» Quoted passage
[RFC][PATCH] A new memory algorithm for the embedded linux system

Hi all,

We know the buddy algorithm is very good at performance and deal with
the external fragmentation about linux memory management. But IMHO
it's not a best algorithm for the embedded linux system, especially on
NOMMU arches.

Here I wrote a memory algorithm and I really hope it's a starting
point to spawn a new memory algorithm for the embedded linux system.

My thoughts is based on the current SLOB algorithm in the linux kernel
and the new one is a replacement of buddy system and can work with
both SLAB and SLOB well.

Now it's a patch against 2.6.16 and most of modification is in
mm/page_alloc.c. But It's easily ported to the newest kernel and I can
create a new option in the kernel to enable it.

I'll try my best to change as least as the current code in mm/page_alloc.c
The basic implementation is as follows:

1) maintain a (struct list_head) list in the zone, every piece of free
pages is added to the list in sequence by the place of the pages in
the memory.

2) when free pages, __free_one_page() function try to merge it as long
as the near pages on the list is contiguous with it, no matter if the
size of them is different or not. If it can't be merged, it will be
placed to the list alone.

» Task brief
Could you rewrite the patch post, starting at the words "1) maintain a" and stopping after "the list alone.", with "contiguous" changed to "adjacent"?

» Dataset entries
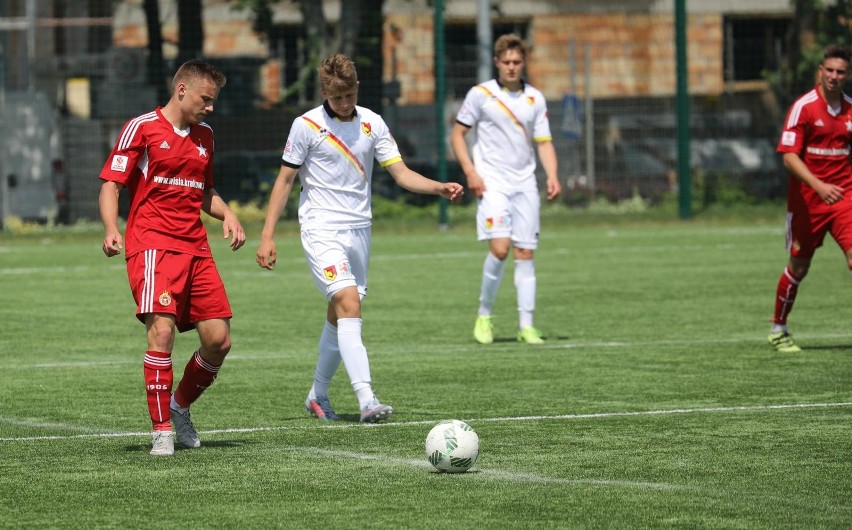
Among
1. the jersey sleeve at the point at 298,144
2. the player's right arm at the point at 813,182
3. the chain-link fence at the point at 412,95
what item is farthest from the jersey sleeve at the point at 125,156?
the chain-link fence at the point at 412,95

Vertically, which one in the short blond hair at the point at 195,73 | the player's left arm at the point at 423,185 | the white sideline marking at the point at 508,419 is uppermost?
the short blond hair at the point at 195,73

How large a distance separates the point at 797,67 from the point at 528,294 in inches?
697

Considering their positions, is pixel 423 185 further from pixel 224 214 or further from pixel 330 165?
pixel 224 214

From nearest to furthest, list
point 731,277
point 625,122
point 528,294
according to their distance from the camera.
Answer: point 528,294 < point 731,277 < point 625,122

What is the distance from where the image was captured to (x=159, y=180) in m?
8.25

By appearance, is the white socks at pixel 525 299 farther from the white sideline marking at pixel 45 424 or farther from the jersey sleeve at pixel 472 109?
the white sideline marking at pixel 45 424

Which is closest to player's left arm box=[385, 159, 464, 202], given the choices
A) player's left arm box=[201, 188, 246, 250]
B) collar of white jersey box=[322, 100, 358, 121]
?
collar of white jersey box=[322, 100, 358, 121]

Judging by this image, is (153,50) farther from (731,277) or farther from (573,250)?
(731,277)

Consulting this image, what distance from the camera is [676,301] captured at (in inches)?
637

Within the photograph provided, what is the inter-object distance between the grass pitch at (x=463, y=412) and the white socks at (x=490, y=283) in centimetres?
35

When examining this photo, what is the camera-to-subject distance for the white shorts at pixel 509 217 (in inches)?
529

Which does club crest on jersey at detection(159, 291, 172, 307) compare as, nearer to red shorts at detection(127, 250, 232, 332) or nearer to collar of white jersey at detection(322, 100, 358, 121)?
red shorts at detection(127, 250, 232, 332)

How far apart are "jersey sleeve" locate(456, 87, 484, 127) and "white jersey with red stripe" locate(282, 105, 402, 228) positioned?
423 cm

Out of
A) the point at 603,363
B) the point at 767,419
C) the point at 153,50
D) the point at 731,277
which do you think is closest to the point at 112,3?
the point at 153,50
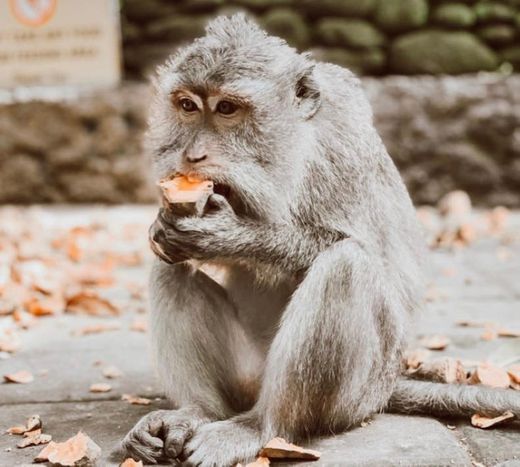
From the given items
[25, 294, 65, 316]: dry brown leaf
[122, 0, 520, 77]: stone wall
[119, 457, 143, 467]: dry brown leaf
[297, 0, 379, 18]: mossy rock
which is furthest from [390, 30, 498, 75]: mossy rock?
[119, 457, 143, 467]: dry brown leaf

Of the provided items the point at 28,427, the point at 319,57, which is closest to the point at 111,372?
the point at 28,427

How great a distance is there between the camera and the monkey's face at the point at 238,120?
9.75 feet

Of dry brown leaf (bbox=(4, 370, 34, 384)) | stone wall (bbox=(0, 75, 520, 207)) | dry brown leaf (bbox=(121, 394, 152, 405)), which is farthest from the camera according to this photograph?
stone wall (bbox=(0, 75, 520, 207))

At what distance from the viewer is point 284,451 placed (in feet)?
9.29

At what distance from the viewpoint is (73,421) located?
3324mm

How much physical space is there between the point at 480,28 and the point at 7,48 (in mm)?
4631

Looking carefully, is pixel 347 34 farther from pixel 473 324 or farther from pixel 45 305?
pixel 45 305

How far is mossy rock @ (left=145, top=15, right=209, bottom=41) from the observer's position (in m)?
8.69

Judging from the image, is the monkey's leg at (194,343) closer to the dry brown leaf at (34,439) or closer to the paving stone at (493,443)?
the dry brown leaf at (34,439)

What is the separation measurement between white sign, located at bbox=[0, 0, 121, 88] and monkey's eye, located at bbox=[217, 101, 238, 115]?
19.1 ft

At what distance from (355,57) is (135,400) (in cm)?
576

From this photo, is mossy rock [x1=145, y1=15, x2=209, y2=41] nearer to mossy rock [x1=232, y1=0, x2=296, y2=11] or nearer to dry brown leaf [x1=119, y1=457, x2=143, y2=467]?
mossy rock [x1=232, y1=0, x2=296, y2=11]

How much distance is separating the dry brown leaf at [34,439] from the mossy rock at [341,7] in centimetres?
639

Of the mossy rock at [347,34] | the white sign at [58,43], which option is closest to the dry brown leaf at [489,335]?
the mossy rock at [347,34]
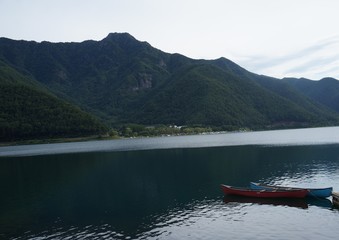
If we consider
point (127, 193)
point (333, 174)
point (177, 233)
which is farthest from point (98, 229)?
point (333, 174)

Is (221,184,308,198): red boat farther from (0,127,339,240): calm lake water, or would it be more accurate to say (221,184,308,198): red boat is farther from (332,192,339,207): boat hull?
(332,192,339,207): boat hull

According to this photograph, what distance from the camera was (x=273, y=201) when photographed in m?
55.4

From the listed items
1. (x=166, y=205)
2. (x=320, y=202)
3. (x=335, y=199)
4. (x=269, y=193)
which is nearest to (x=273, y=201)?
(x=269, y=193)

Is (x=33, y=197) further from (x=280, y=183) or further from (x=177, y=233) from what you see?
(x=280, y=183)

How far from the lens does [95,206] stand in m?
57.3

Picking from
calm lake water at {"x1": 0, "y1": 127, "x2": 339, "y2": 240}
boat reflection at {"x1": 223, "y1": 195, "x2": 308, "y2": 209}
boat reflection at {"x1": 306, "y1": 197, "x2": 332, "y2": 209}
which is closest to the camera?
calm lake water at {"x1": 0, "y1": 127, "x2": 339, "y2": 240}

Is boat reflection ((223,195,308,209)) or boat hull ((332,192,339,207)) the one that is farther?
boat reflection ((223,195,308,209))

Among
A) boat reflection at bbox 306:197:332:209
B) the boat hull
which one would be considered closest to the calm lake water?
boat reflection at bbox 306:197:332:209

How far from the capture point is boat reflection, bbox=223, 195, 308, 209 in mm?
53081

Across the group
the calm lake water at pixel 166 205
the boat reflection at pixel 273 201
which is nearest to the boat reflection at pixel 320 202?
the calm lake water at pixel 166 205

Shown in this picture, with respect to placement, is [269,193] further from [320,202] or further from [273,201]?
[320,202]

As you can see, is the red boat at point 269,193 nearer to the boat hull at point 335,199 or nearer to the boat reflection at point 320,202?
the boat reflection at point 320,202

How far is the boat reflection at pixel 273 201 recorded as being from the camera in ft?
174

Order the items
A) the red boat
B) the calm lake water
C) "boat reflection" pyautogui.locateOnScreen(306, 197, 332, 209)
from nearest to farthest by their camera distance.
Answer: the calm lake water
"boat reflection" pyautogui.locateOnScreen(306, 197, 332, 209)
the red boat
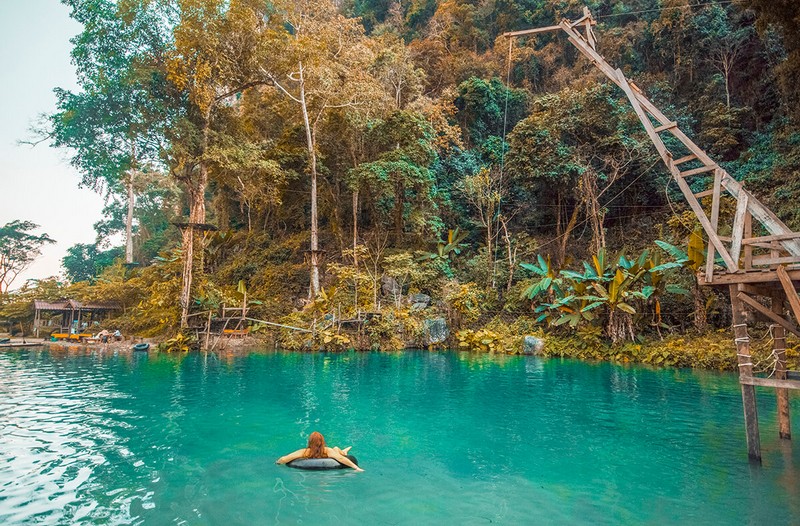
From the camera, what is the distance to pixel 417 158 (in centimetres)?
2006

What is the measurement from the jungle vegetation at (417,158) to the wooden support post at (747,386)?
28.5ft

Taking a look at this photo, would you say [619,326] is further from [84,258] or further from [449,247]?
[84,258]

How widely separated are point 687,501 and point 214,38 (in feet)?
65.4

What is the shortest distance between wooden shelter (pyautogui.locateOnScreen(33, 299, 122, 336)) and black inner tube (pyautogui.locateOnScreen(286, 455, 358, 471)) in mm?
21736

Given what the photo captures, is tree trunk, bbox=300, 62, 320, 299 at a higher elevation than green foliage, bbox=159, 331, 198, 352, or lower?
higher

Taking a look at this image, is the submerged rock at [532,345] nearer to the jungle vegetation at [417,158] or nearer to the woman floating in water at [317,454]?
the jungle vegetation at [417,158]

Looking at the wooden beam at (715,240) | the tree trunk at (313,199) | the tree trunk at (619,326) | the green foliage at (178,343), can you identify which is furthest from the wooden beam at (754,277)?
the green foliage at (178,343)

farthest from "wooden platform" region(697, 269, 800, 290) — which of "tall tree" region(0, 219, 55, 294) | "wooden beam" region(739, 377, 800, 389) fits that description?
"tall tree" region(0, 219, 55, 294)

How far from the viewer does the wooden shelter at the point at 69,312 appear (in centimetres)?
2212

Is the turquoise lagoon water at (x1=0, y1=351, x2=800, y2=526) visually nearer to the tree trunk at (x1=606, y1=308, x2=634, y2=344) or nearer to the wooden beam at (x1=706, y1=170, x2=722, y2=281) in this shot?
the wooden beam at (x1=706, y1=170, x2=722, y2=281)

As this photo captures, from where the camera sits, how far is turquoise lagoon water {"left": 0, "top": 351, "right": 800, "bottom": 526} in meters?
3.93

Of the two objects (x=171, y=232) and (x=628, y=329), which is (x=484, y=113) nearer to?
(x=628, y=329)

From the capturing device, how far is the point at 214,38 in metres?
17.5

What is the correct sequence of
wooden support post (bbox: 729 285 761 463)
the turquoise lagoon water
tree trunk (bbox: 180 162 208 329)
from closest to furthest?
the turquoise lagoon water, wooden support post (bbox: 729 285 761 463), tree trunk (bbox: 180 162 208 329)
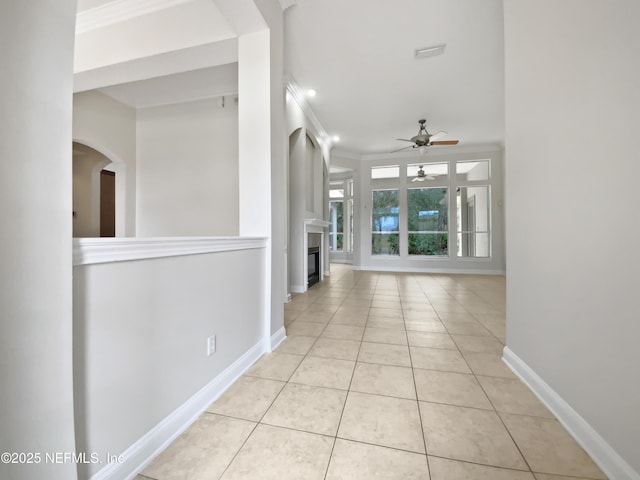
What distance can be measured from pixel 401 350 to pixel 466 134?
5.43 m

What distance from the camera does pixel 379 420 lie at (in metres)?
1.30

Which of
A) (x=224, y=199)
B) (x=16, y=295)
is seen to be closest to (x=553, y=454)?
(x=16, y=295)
...
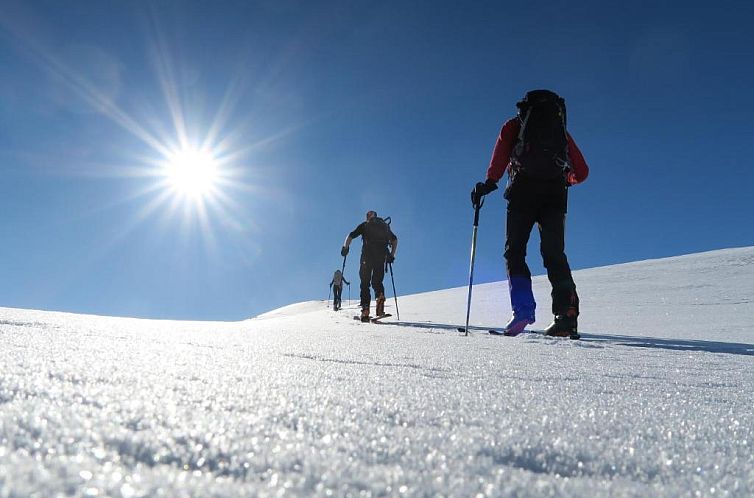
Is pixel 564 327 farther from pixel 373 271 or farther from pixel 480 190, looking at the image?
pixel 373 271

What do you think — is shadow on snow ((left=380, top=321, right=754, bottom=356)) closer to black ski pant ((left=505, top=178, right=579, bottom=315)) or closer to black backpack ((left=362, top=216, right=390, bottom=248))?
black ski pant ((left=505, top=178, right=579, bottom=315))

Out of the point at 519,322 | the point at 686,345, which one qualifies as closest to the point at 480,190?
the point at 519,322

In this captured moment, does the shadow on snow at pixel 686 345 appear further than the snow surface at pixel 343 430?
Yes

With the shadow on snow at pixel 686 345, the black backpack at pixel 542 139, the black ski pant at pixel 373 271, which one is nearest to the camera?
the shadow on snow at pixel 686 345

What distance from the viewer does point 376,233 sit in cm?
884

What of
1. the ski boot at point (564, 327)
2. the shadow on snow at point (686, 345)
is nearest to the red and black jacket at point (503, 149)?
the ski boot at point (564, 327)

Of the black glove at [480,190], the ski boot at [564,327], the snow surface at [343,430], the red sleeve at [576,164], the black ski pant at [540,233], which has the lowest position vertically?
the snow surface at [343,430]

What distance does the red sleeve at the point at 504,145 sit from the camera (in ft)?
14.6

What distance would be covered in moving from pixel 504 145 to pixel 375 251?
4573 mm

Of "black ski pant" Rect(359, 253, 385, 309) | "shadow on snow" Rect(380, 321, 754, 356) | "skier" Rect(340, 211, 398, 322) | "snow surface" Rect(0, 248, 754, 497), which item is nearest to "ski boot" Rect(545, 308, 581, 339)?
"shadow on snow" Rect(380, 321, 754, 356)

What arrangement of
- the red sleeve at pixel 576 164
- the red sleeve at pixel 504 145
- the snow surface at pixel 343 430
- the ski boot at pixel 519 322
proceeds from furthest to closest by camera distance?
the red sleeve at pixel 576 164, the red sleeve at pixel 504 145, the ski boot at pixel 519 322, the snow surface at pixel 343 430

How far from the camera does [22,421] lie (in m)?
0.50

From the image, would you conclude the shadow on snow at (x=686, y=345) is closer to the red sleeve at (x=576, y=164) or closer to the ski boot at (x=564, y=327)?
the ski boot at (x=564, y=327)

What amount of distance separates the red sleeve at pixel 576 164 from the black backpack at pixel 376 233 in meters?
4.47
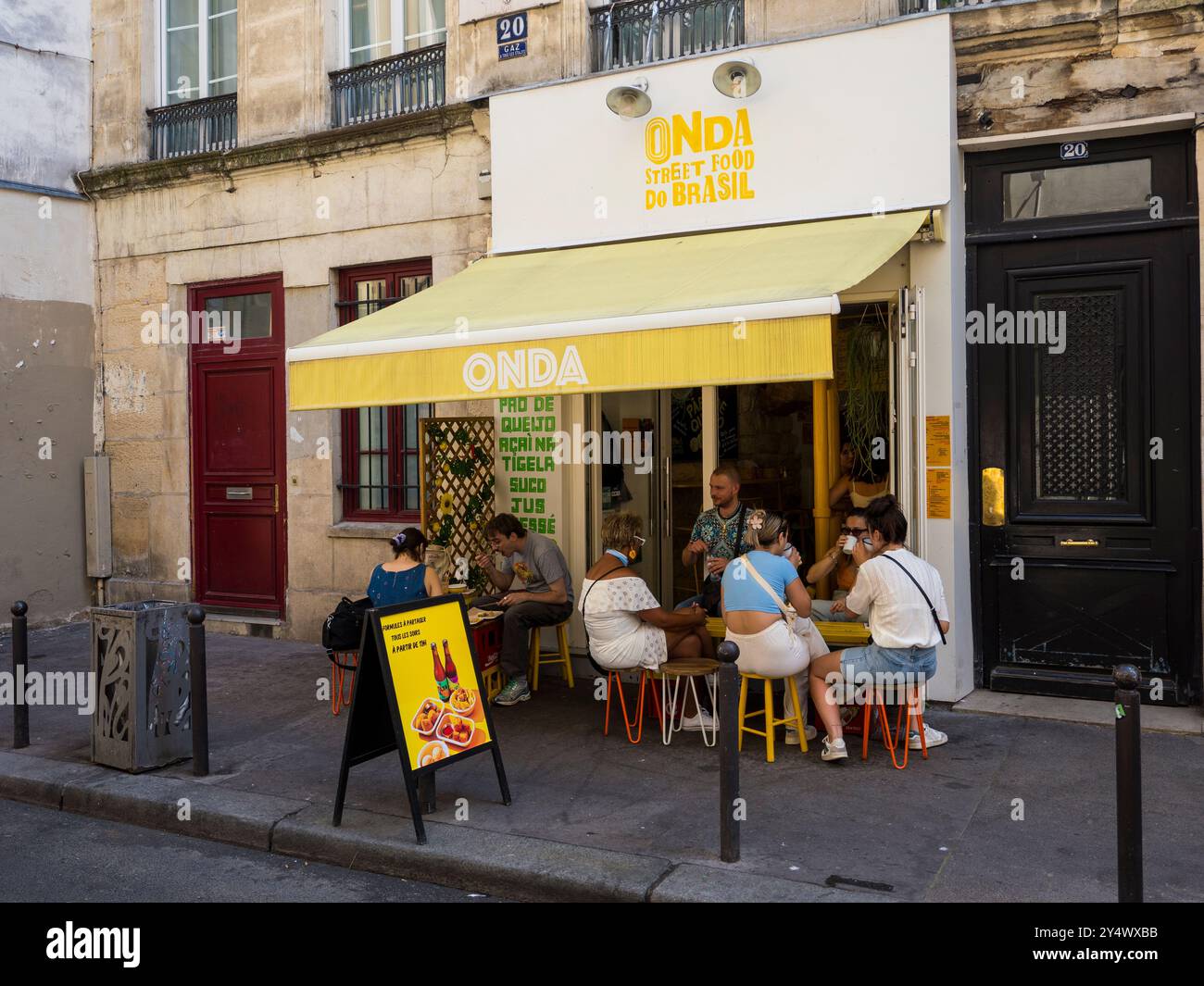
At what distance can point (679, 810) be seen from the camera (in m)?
* * *
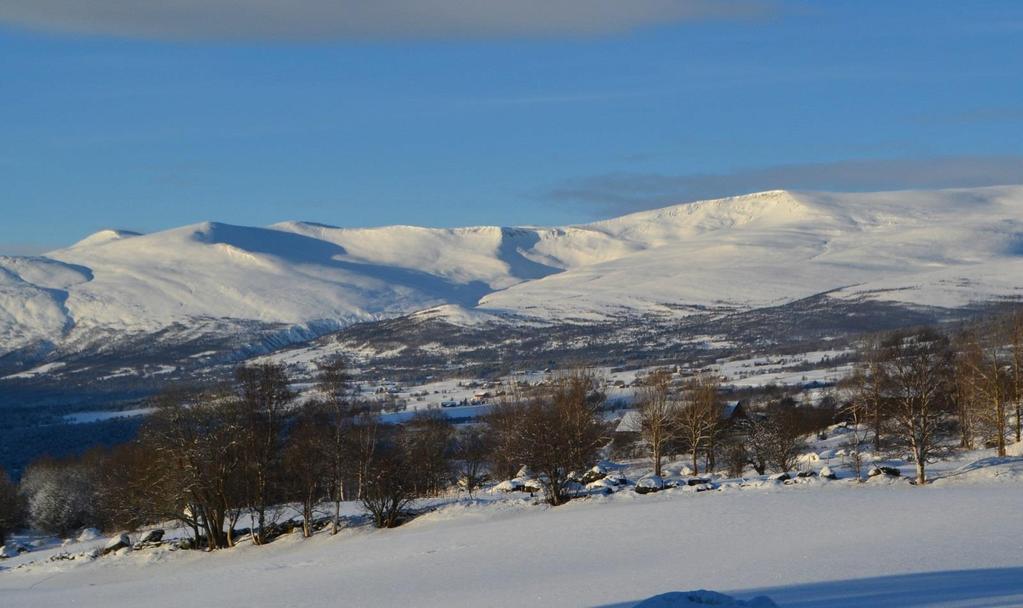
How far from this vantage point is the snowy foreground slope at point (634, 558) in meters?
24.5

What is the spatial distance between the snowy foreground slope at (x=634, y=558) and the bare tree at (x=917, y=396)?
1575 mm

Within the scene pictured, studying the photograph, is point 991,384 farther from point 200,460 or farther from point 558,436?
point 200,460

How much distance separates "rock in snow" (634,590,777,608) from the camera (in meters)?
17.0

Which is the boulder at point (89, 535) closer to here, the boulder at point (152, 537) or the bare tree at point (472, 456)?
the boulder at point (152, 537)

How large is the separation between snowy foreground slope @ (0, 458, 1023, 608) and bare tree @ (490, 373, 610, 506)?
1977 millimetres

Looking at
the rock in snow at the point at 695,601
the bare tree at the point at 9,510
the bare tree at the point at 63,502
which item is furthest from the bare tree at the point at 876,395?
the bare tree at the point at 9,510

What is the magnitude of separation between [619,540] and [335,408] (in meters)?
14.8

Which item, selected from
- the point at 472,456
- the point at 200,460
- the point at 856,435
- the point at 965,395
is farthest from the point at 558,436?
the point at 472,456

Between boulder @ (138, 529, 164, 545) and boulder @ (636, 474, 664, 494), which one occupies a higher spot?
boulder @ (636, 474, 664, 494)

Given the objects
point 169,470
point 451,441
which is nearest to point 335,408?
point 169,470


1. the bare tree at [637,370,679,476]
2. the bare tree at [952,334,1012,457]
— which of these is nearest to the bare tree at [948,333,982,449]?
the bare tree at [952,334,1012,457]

» Answer
1) maintain a (struct list_head) list in the zone, every piece of free
pages is added to the list in sequence by the place of the pages in
the memory.

2) when free pages, __free_one_page() function try to merge it as long
as the near pages on the list is adjacent with it, no matter if the
size of them is different or not. If it can't be merged, it will be
placed to the list alone.